Ces dernières peuvent en effet atteindre les systèmes internes de l’établissement, exemple des rançongiciels (« ransomware »), ou atteindre des infrastructures externes endommageant les services interbancaires. Par ailleurs, la mise en commun croissante de ressources techniques et opérationnelles élargit et intensifie les impacts d’une détérioration ou interruption de service et en complexifie la gestion des risques.

Cette situation délicate est même aggravée par le recours à l’externalisation auprès de prestataires, qui parfois opèrent pour de nombreuses organisations et deviennent ainsi des vecteurs de contamination en cas d’incident. C’est pourquoi l’amélioration de la résilience opérationnelle nécessite aujourd’hui une évolution de la règlementation pour accompagner les entreprises du secteur des services financiers dans la gestion de leurs risques opérationnels, en particulier sur le plan informatique.

Les objectifs du projet DORA

Dans ce contexte, le projet de règlementation DORA a vocation à renforcer la résilience opérationnelle informatique des acteurs financiers en mettant en place un nouveau cadre de gouvernance et de contrôle interne concernant :

  • la gestion des risques informatiques,
  • la déclaration des incidents majeurs liés aux technologies,
  • les tests de résilience opérationnelle informatique,
  • la gestion du risque de tiers avec notamment la supervision directe des prestataires de services « critiques ».

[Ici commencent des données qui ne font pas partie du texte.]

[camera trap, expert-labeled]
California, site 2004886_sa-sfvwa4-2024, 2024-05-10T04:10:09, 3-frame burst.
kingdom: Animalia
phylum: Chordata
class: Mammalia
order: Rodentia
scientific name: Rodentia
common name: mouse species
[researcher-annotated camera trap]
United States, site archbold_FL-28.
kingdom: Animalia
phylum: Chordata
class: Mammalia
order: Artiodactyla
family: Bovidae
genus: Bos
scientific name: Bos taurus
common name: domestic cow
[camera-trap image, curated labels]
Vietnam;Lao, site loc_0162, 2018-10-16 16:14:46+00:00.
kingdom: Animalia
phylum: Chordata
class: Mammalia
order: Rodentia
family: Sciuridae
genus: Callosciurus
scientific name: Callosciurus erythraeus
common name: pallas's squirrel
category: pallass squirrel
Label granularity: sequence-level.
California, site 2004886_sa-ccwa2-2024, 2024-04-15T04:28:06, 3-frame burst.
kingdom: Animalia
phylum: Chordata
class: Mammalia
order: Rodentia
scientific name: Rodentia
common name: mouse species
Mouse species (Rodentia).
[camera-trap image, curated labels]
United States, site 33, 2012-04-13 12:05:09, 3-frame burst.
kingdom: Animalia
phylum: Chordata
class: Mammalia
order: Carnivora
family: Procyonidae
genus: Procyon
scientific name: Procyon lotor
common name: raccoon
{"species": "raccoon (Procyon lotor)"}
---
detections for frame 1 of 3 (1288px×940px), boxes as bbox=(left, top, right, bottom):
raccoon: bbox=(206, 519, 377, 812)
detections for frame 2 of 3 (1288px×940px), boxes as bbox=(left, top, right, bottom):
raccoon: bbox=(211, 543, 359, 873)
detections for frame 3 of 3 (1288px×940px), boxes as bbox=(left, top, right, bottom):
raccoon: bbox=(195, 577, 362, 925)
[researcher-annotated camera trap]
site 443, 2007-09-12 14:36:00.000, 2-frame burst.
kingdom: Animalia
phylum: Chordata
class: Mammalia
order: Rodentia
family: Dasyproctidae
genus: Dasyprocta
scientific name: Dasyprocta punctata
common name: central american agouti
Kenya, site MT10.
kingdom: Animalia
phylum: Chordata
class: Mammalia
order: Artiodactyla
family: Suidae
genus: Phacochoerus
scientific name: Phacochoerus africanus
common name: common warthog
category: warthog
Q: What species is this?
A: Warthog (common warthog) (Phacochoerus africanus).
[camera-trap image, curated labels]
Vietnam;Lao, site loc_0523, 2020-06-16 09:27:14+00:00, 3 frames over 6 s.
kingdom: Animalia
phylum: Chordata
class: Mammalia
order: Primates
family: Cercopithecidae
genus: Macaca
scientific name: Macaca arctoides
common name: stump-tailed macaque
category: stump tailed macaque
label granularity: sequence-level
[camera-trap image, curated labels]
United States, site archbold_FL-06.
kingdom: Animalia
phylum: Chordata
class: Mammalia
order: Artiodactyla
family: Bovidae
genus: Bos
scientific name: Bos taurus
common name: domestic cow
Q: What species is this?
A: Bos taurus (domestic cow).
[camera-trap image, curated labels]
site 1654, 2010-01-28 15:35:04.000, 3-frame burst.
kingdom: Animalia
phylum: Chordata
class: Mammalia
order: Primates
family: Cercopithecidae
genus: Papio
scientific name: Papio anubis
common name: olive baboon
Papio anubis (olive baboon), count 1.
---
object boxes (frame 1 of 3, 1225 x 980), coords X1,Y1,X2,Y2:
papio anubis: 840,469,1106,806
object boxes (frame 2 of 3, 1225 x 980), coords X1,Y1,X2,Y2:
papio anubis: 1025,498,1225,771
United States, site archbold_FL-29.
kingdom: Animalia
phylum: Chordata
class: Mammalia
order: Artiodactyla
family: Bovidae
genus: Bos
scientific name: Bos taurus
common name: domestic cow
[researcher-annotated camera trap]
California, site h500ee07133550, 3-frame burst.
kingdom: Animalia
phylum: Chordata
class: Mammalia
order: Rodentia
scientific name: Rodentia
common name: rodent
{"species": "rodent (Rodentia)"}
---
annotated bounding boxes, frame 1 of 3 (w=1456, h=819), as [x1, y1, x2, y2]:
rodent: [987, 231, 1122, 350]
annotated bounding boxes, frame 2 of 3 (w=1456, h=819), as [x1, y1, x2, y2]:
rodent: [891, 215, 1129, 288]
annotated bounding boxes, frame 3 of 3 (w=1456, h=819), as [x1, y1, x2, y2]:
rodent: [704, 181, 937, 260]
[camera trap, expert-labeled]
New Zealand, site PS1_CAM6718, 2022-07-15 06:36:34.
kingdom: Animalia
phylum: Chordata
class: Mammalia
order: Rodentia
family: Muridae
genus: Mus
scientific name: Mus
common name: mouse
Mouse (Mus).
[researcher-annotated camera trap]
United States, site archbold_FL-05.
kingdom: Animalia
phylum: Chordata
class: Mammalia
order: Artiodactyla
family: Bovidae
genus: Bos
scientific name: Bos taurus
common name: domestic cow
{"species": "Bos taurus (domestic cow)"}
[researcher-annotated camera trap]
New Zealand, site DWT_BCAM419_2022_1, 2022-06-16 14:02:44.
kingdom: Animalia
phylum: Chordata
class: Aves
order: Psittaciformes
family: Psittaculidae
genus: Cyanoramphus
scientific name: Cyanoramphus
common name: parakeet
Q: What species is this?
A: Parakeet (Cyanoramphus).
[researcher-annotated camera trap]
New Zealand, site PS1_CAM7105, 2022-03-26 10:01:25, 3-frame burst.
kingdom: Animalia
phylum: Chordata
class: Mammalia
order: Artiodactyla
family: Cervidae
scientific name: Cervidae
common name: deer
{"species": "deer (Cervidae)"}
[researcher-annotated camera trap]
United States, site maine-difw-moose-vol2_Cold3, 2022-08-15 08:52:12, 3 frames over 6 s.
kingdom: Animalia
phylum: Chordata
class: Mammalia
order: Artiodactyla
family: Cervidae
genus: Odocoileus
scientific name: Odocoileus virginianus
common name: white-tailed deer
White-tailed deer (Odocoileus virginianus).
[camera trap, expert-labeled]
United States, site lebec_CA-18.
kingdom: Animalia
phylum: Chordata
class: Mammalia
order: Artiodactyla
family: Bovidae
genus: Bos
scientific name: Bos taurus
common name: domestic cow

Plus globalement, La directive impose la mise en œuvre d’une stratégie de résilience opérationnelle informatique sous la pleine responsabilité de la Direction des institutions financières, dont les principaux objectifs seront : :

  • d’améliorer la gestion des incidents liés aux technologies notamment pour répondre aux exigences de reporting vers une instance européenne unique,
  • de renforcer la conduite des tests d’intrusion,
  • d’étendre le périmètre des plans de continuité aux activités de gestion des technologies (infrastructures, services informatiques…).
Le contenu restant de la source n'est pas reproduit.